*Exercices*:
1. D'après l'accord-cadre entre le Saint-Siège et la République Démocratique du Congo, quel principe est prescrit dans la Constitution congolaise ?
2. Rédigez la suite de l'accord-cadre entre le Saint-Siège et la République Démocratique du Congo, à partir de sa dernière phrase.

Préambule
Le Saint-Siège et la République Démocratique du Congo,
– Soucieux d’une collaboration harmonieuse au bénéfice de la population congolaise et désireux de fixer le cadre juridique des relations entre l’Eglise catholique et l’Etat congolais ;
– En référence, pour le Saint-Siège, aux documents du Concile Œcuménique Vatican II et aux normes du droit canonique et, pour l’Etat congolais, aux normes constitutionnelles en vigueur ;
– Tenant compte du fait qu’une partie importante de la population appartient à l’Eglise catholique ainsi que de l’importance et du rôle de celle-ci dans la vie de la Nation congolaise au service du développement spirituel, moral, social, culturel et matériel du peuple congolais ;
– Rappelant le principe internationalement reconnu de liberté religieuse et celui de la laïcité prescrit dans la Constitution congolaise ;
Ont convenu ce qui suit :
Article 1 :
Le Saint-Siège et la République Démocratique du Congo réaffirment que l’Eglise catholique et l’Etat sont, chacun dans son domaine, souverains, indépendants et autonomes, et déclarent s’engager, dans leurs relations, à respecter ces principes et à œuvrer ensemble pour le bien-être spirituel, moral, social, culturel et matériel de la personne humaine, ainsi qu’en faveur de la promotion du bien commun.
Article 2 :
La République Démocratique du Congo reconnaît la personnalité juridique à caractère public de l’Eglise catholique. Elle lui assure, dans le respect de sa dignité et de la liberté religieuse, le libre exercice de sa mission apostolique, en particulier pour ce qui concerne le culte, le gouvernement de ses fidèles, l’enseignement sous toutes ses formes, les œuvres de bienfaisance et les activités des associations et des institutions dont il est question aux Articles 3 et 4 du présent Accord-cadre.

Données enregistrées

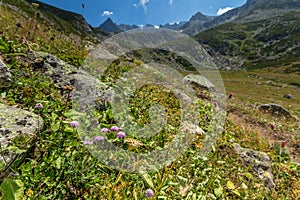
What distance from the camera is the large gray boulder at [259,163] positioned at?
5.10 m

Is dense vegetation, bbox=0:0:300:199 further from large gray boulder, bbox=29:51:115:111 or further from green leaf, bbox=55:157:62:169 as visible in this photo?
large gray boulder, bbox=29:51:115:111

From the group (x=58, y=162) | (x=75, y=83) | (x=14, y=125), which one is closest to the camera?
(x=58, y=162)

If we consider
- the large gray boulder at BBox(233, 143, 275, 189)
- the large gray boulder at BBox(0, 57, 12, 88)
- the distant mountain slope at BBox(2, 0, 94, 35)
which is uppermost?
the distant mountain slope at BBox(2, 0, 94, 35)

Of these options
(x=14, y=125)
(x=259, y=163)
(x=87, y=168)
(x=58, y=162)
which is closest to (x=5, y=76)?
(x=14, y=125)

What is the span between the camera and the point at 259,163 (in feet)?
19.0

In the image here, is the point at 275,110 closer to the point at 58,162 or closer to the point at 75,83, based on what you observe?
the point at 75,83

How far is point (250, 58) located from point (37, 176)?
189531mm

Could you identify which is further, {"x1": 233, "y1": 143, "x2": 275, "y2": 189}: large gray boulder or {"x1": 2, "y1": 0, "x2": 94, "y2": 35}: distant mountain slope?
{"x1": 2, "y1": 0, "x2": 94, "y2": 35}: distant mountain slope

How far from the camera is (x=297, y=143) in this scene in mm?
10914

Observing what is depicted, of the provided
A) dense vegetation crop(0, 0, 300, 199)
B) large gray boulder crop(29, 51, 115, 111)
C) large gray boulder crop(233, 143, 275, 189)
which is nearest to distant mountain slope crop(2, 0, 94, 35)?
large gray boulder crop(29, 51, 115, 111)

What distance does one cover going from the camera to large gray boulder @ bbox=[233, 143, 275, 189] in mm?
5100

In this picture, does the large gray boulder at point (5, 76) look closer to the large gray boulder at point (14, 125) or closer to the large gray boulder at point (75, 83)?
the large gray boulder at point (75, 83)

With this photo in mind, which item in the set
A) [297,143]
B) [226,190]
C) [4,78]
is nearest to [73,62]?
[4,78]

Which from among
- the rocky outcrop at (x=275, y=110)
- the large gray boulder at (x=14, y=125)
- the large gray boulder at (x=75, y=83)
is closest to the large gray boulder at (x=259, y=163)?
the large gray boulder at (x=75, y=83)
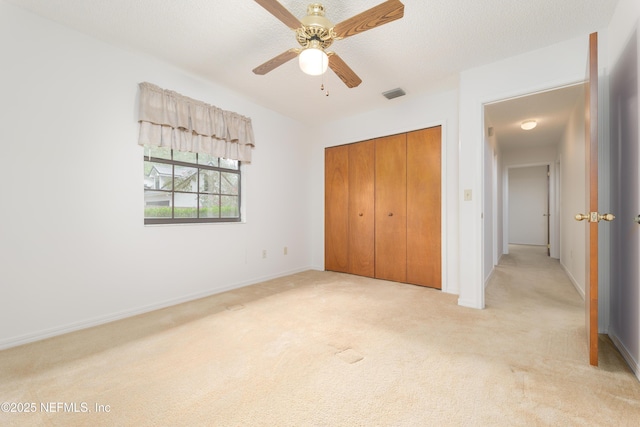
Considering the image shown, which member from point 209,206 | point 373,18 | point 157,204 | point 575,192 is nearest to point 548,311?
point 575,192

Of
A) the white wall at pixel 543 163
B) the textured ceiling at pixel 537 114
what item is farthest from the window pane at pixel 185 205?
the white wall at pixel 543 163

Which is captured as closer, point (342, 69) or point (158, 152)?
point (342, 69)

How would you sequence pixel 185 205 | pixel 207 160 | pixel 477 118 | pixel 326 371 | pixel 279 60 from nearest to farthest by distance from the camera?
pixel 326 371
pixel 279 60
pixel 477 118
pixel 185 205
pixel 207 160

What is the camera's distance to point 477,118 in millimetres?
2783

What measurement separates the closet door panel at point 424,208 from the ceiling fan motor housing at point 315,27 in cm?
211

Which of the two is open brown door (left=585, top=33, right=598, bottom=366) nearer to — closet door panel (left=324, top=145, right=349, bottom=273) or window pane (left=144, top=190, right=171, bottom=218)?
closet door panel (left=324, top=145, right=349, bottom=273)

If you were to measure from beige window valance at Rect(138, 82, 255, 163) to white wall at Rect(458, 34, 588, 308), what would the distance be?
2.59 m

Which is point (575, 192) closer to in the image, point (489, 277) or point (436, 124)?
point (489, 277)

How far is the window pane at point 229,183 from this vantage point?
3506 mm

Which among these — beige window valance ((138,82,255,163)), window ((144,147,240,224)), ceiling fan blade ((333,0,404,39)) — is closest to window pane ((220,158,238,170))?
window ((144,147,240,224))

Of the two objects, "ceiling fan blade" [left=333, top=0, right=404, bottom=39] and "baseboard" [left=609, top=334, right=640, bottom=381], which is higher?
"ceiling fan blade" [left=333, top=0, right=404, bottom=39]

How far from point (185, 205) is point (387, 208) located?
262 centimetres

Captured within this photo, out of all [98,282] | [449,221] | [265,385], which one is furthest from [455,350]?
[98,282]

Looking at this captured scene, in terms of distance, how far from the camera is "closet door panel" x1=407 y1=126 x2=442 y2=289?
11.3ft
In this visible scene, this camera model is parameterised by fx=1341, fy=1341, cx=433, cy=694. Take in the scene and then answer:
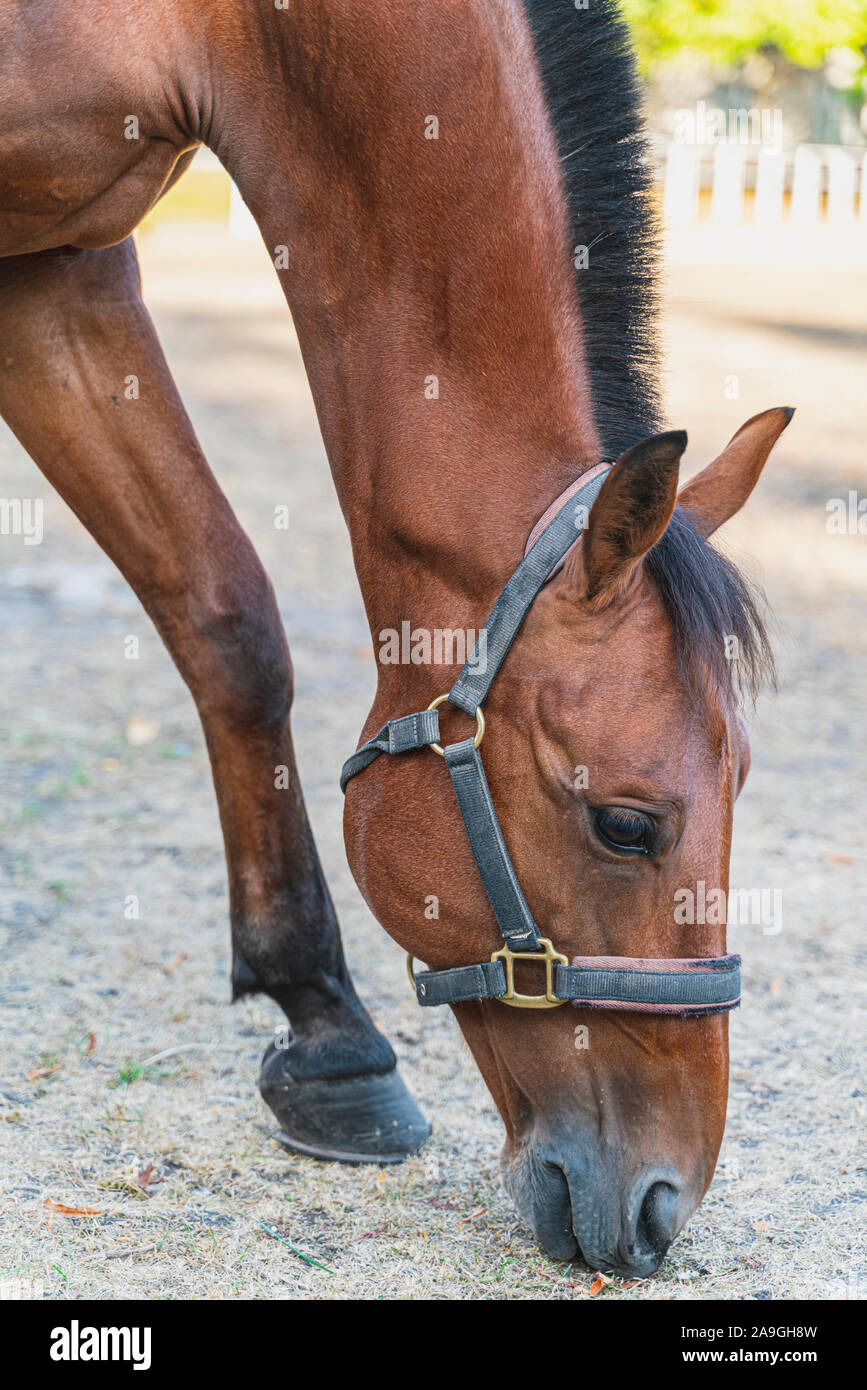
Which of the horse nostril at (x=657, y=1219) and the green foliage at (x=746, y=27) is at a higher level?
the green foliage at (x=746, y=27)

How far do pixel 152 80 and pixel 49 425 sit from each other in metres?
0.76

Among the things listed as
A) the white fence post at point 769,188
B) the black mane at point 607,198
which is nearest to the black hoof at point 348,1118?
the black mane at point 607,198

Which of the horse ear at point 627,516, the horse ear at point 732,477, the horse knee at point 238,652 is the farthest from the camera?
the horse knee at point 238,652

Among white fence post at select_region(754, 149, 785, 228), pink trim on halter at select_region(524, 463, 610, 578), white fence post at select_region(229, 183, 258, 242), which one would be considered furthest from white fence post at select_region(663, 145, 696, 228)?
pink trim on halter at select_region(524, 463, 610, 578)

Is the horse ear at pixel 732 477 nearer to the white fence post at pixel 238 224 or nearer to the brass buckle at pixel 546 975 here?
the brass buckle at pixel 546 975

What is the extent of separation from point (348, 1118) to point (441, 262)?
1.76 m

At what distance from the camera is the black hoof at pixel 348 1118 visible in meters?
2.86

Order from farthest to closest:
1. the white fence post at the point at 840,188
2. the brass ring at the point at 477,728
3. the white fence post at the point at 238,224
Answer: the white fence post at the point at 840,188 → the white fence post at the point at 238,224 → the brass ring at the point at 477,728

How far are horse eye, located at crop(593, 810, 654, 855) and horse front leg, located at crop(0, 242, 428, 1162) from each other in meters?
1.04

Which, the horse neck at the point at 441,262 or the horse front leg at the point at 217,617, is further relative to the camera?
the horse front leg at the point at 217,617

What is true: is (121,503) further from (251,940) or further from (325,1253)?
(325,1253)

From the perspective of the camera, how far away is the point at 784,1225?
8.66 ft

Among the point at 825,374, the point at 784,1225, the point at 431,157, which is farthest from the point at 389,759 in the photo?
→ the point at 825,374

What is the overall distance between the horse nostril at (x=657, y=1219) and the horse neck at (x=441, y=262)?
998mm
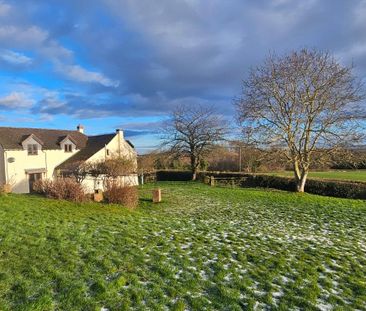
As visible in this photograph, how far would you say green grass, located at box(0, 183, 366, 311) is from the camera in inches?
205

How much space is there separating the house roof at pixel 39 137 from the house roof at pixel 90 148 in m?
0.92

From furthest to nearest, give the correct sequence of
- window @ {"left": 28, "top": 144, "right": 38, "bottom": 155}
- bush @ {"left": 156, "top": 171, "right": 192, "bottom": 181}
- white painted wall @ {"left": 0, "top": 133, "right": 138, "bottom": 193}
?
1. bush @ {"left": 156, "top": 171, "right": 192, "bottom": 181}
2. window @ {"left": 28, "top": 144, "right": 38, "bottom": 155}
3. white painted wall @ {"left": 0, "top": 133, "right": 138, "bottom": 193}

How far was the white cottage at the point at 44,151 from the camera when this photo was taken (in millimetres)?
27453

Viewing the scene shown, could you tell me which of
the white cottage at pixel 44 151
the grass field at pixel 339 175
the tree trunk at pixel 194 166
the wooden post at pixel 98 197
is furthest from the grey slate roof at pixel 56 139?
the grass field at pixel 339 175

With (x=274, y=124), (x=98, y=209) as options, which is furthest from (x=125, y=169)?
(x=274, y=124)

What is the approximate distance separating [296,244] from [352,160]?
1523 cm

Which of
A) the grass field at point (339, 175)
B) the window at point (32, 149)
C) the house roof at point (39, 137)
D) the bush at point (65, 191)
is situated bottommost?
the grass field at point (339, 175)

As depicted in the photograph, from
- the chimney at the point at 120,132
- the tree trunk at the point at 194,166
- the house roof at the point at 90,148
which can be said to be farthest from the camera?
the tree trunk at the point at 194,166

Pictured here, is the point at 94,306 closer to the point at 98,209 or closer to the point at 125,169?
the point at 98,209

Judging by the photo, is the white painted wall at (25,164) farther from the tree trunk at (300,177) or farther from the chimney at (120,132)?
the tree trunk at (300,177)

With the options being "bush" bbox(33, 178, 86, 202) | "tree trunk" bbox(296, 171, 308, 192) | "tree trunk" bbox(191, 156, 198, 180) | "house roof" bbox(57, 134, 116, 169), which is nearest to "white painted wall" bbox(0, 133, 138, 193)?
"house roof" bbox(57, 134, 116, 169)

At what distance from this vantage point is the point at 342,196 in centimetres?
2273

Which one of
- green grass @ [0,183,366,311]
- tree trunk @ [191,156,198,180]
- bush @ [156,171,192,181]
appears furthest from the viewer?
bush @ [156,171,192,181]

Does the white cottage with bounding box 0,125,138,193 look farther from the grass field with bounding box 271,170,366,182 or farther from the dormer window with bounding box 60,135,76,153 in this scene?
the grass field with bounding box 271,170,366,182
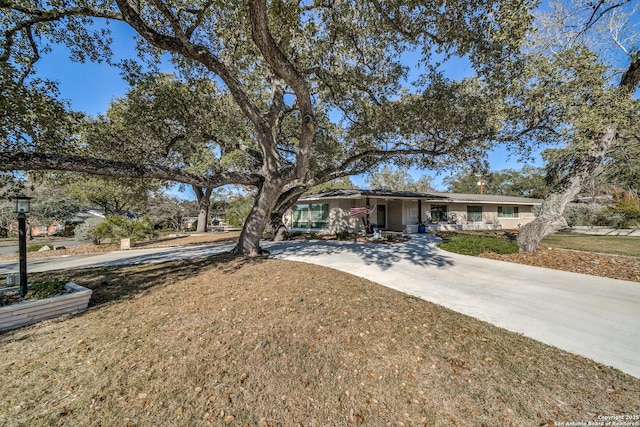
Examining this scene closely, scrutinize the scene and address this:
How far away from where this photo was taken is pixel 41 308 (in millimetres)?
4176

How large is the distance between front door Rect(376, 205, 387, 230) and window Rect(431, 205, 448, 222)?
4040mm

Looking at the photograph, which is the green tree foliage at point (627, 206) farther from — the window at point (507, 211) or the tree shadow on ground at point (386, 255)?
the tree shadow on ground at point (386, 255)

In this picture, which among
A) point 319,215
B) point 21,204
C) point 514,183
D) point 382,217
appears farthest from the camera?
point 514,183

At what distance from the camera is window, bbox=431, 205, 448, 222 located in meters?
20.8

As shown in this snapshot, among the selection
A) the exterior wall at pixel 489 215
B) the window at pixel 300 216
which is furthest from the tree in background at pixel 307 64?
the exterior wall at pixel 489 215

*Corrigés ci-dessous*:
1. Le principe de la laïcité.

2.
Article 3 :
Paragraphe 1 : La République Démocratique du Congo reconnaît aussi la personnalité juridique de toutes les institutions de l’Eglise catholique qui sont reconnues comme telles par le droit canonique et qui restent régies par leurs règles propres.
Paragraphe 2 : La République Démocratique du Congo reconnaît en particulier la personnalité juridique de la Conférence Episcopale Nationale du Congo et de toutes les circonscriptions ecclésiastiques existantes, dont il est fait mention à l’Article 4 Paragraphe 1 ci-dessous, ainsi que celles qui seront érigées dans l’avenir.
Article 4 :
Paragraphe 1 : Il appartient exclusivement à l’Autorité ecclésiastique de fixer librement les normes canoniques dans le domaine de sa compétence, ainsi que d’ériger, modifier ou supprimer les institutions ecclésiastiques, en général, comme les circonscriptions ecclésiastiques et toutes les personnes juridiques ecclésiastiques, notamment, les archidiocèses, les diocèses, les administrations apostoliques, les prélatures personnelles et territoriales, les abbayes, les paroisses, les instituts de vie consacrée et sociétés de vie apostolique. Lors de la création de ces institutions, excepté les circonscriptions ecclésiastiques, l’Evêque diocésain ou la personne à lui canoniquement assimilée informera par écrit les Autorités congolaises pour procéder à leur enregistrement au for civil.
Paragraphe 2 : Lorsqu’une circonscription ecclésiastique est supprimée, il revient au Saint-Siège de décider de l’affectation du patrimoine de la personne juridique concernée.
Paragraphe 3 : Lorsque le Saint-Siège érige, modifie ou supprime une circonscription ecclésiastique, il en informe aussitôt les Autorités congolaises.
Article 5 :
Paragraphe 1 : La République Démocratique du Congo garantit à l’Eglise catholique ainsi qu’à ses membres, soit à titre personnel, soit en que responsables ou membres de ses organisations, la liberté de communiquer et de se maintenir en relation avec le Saint-Siège, avec les Conférences Episcopales d’autres pays, tout comme avec les Eglises particulières, personnes et organismes présents à l’intérieur ou à l’extérieur du pays.
Paragraphe 2 : Pour rendre effective et faciliter cette liberté, la République Démocratique du Congo examinera avec bienveillance les demandes de visas et de permis de séjour présentées par des ecclésiastiques ou des religieux envoyés en mission en République Démocratique du Congo par l’Autorité compétente de l’Eglise catholique et, en cas de concession, les délivrera gratuitement.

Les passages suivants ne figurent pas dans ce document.